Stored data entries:
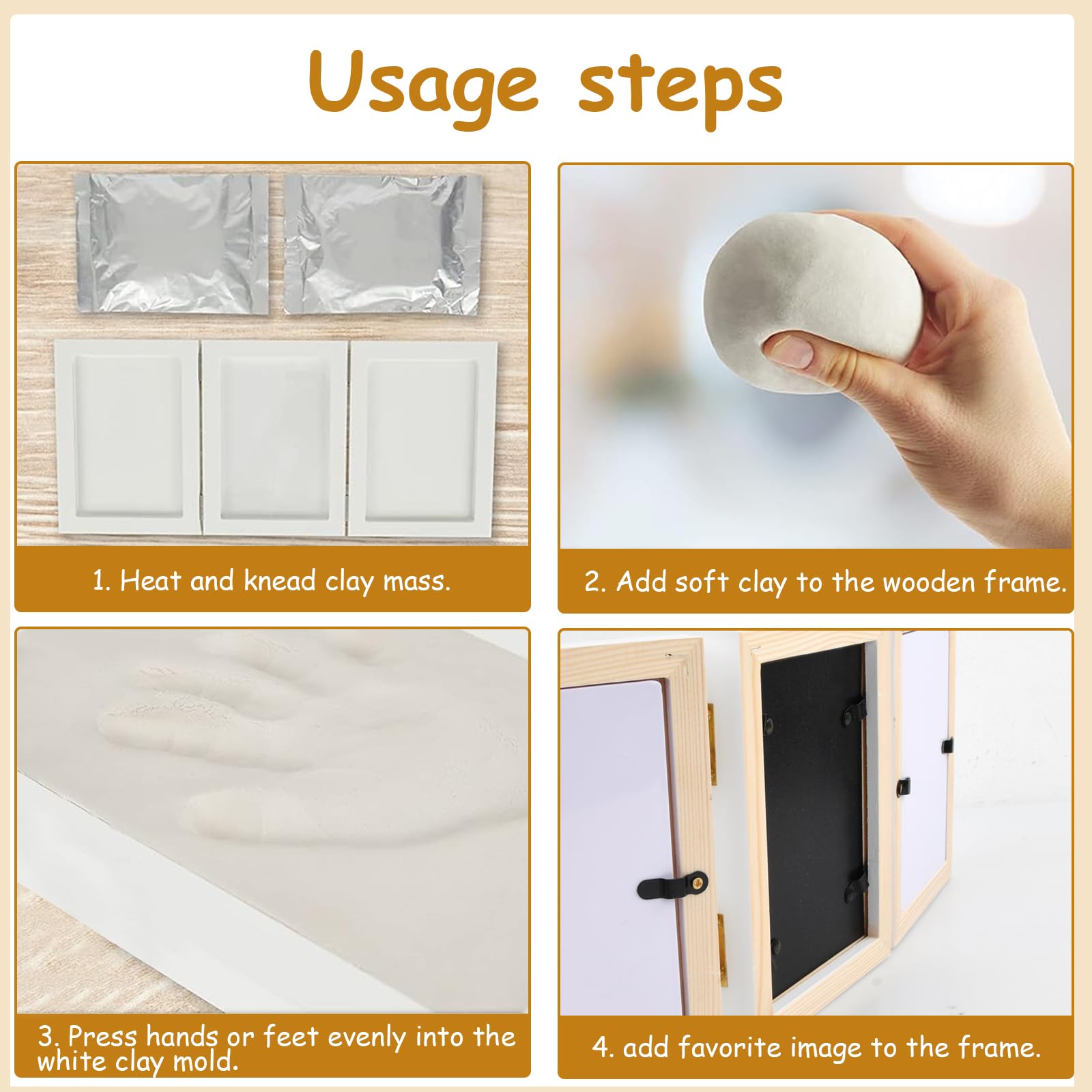 Usage steps

1. Heat and knead clay mass.

2. Add soft clay to the wooden frame.

3. Press hands or feet evenly into the white clay mold.

4. add favorite image to the frame.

### WHAT YOU SHOULD DO
Starting from the data above, filter for lines with "frame" and copy each one.

### REPLY
2. Add soft clay to the wooden frame.
4. add favorite image to the frame.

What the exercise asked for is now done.